[Start ENTRIES SUPPLIED]

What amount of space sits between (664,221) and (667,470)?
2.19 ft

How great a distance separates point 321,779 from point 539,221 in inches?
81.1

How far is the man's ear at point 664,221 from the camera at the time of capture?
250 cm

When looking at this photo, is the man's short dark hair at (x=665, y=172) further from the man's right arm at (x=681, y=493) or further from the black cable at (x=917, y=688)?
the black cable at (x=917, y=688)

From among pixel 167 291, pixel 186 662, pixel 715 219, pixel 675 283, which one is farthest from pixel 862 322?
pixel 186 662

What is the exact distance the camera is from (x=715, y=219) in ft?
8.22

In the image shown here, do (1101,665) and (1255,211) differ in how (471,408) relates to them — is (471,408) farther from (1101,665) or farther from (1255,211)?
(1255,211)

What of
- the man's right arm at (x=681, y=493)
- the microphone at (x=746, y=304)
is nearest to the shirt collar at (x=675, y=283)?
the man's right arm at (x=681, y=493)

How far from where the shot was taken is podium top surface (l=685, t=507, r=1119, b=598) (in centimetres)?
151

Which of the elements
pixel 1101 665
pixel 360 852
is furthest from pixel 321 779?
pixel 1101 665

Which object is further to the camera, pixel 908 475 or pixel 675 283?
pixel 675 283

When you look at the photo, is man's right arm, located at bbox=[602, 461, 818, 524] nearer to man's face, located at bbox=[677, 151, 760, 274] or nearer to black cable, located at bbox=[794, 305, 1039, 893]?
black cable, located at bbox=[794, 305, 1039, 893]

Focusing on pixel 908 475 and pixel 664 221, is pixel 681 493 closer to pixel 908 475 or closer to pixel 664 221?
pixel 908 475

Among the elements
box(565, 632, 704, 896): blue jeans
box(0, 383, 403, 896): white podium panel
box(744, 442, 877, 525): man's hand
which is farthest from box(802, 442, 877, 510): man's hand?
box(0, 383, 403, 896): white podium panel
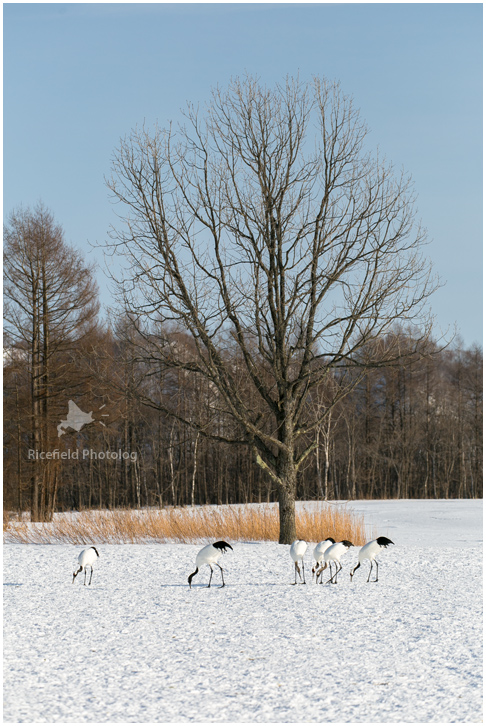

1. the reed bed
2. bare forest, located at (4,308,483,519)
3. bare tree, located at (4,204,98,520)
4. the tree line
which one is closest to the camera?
the reed bed

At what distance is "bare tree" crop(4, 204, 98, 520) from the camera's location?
17.5 meters

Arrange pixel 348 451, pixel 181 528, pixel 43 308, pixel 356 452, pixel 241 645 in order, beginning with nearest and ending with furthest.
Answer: pixel 241 645 → pixel 181 528 → pixel 43 308 → pixel 348 451 → pixel 356 452

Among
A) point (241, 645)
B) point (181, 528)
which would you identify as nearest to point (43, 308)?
point (181, 528)

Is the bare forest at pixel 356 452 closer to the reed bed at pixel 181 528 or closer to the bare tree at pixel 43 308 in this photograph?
the bare tree at pixel 43 308

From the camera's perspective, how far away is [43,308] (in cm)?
1781

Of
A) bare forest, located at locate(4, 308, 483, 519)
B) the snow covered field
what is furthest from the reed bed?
bare forest, located at locate(4, 308, 483, 519)

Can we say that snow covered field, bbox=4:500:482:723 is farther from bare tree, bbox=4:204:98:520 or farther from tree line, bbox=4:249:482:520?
tree line, bbox=4:249:482:520

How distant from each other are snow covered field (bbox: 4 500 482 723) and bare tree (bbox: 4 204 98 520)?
10.3 meters

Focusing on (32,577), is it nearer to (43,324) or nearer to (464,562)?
(464,562)

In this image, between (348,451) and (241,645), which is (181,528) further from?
(348,451)

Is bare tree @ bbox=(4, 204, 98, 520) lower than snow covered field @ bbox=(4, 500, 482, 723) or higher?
higher

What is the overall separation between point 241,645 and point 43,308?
49.1 feet

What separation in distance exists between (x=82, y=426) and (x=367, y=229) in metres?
11.7

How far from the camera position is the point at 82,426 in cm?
1883
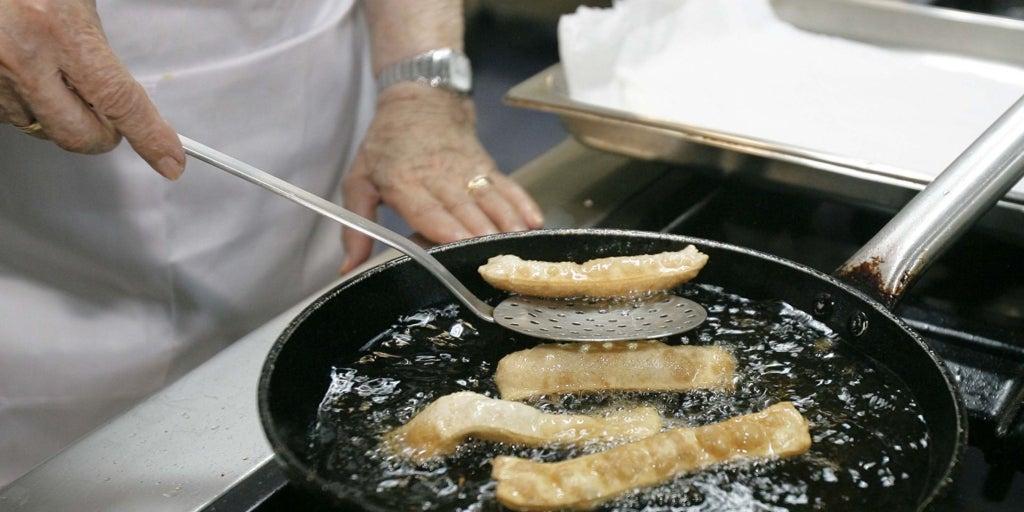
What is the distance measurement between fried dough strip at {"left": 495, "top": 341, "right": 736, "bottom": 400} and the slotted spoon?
18 millimetres

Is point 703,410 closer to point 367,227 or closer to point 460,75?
point 367,227

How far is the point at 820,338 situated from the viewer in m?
0.80

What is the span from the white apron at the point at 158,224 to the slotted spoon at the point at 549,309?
406mm

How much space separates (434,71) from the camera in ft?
4.93

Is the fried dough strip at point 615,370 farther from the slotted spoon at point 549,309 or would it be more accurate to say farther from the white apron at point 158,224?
the white apron at point 158,224

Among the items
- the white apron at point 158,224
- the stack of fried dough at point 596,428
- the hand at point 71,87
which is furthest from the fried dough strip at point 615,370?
the white apron at point 158,224

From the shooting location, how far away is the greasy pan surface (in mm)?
628

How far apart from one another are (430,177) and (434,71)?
0.82 ft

[End ENTRIES SUPPLIED]

DIRECTIONS: The lines to quote run from the one containing "Is point 703,410" through the final line of the material above; please give them exactly, both ends included, and nothing else.

RESPONSE TO THE EXERCISE:
Is point 703,410 closer to point 367,227 or closer to point 460,75?
point 367,227

How far is the point at 820,338 situated from the viewer in m?
0.80

What is the span from the white apron at the point at 158,224 to the slotted spoon at the point at 549,309?
406mm

How much space separates (434,71) from the camera in ft?
4.93

Is the fried dough strip at point 615,370 farther from the slotted spoon at point 549,309 or would it be more accurate to say farther from the white apron at point 158,224?
the white apron at point 158,224

Among the items
- the white apron at point 158,224
- the stack of fried dough at point 596,428
- the hand at point 71,87
which is furthest from the fried dough strip at point 615,370?
the white apron at point 158,224

From the shooting location, how far away is the greasy pan surface (in mm)?
628

How far apart from one another are (430,177) and (434,71)?
0.82 ft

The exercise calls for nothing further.